[YOUR OBJECTIVE]
Go to the line below that has "Прокопчук Надежда Николаевна", print it and each line after it exactly, and stop after the line that has "Download OMIJE KIKORO"; leave out pictures.

[EXERCISE DATA]
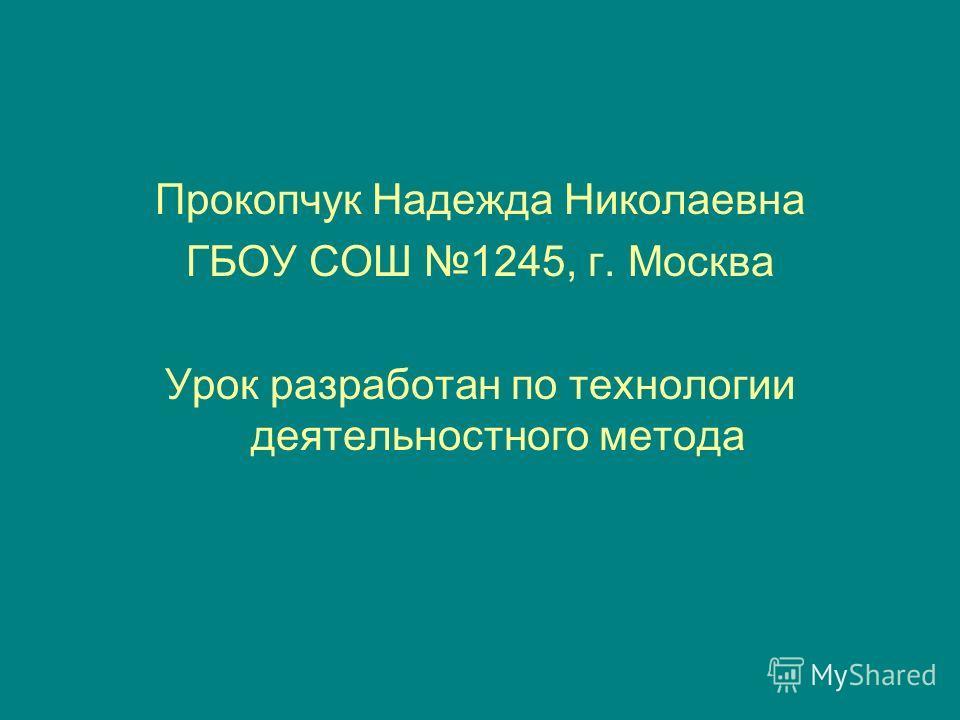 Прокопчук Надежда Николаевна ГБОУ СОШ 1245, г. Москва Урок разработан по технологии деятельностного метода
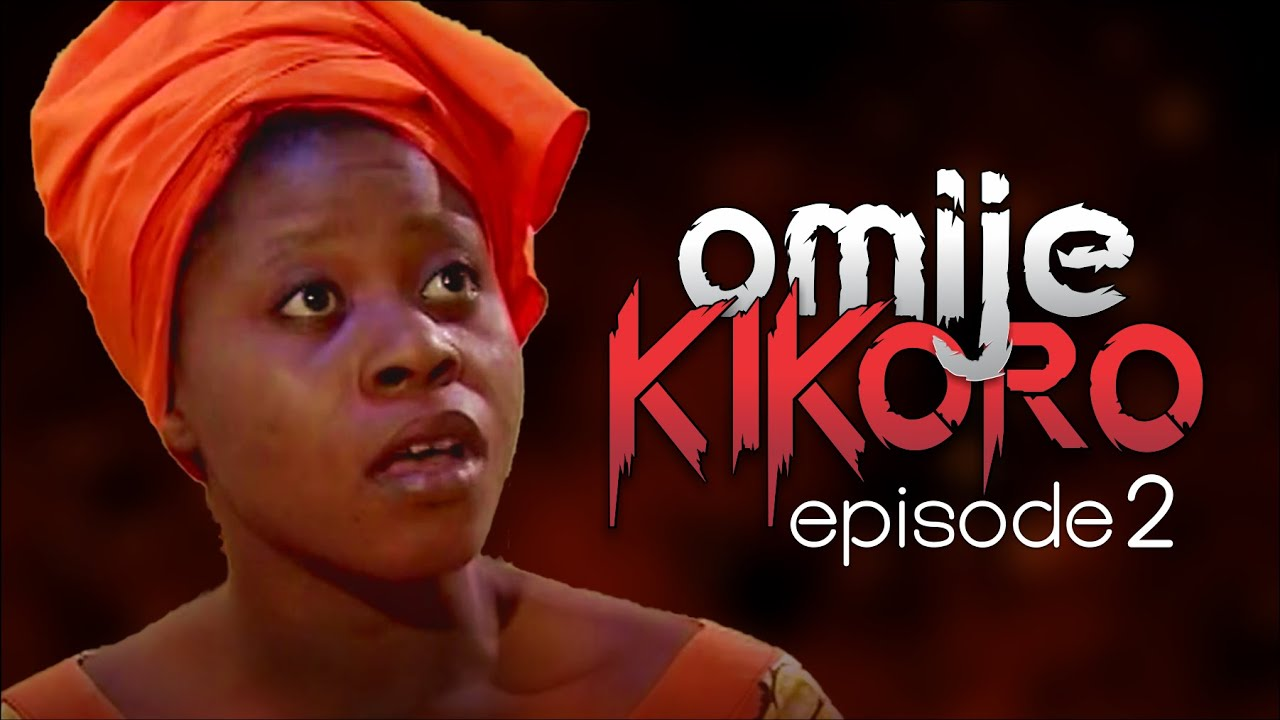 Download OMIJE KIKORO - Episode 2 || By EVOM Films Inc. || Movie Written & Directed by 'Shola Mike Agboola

...

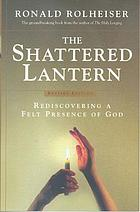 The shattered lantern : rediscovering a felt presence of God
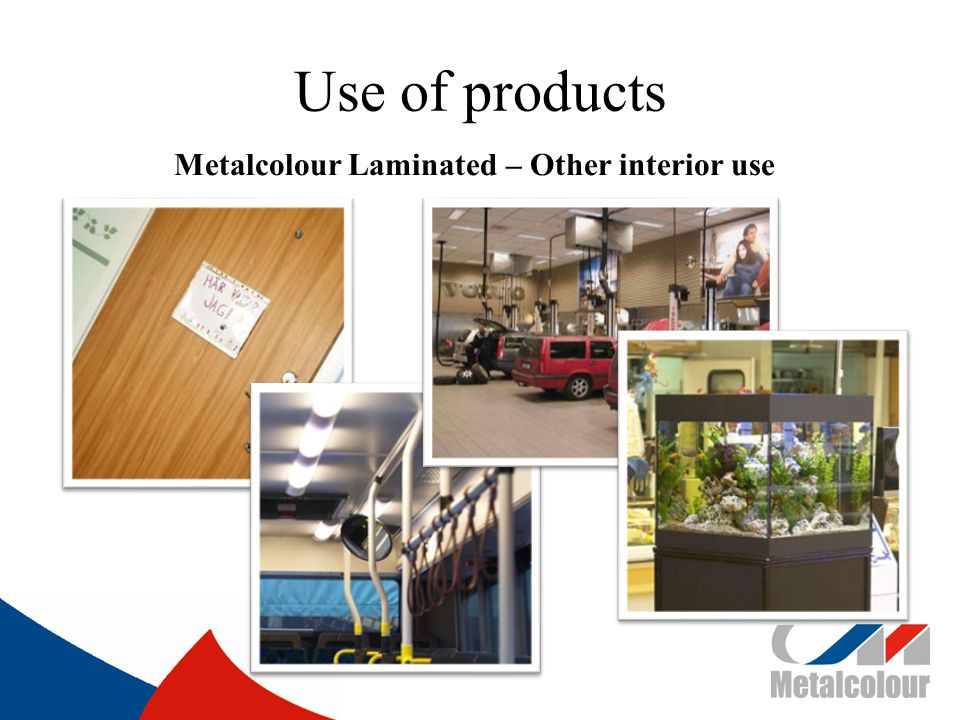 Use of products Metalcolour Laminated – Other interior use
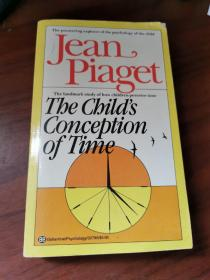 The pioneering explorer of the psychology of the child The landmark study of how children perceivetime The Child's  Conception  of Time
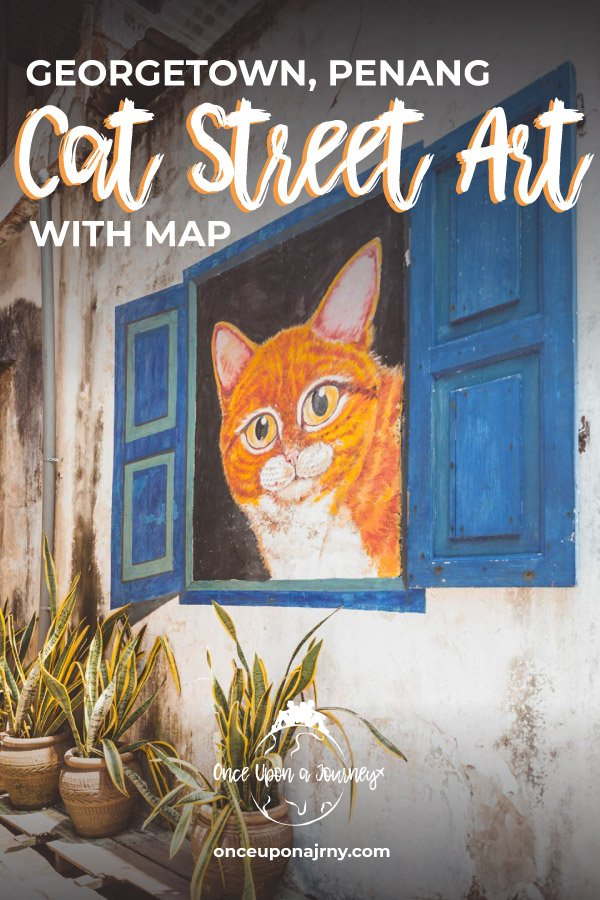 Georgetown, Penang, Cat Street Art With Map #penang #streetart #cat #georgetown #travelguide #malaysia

[OUTPUT OF THE TASK]
 Прокопчук Надежда Николаевна ГБОУ СОШ 1245, г. Москва Урок разработан по технологии деятельностного метода
 Download OMIJE KIKORO - Episode 2 || By EVOM Films Inc. || Movie Written & Directed by 'Shola Mike Agboola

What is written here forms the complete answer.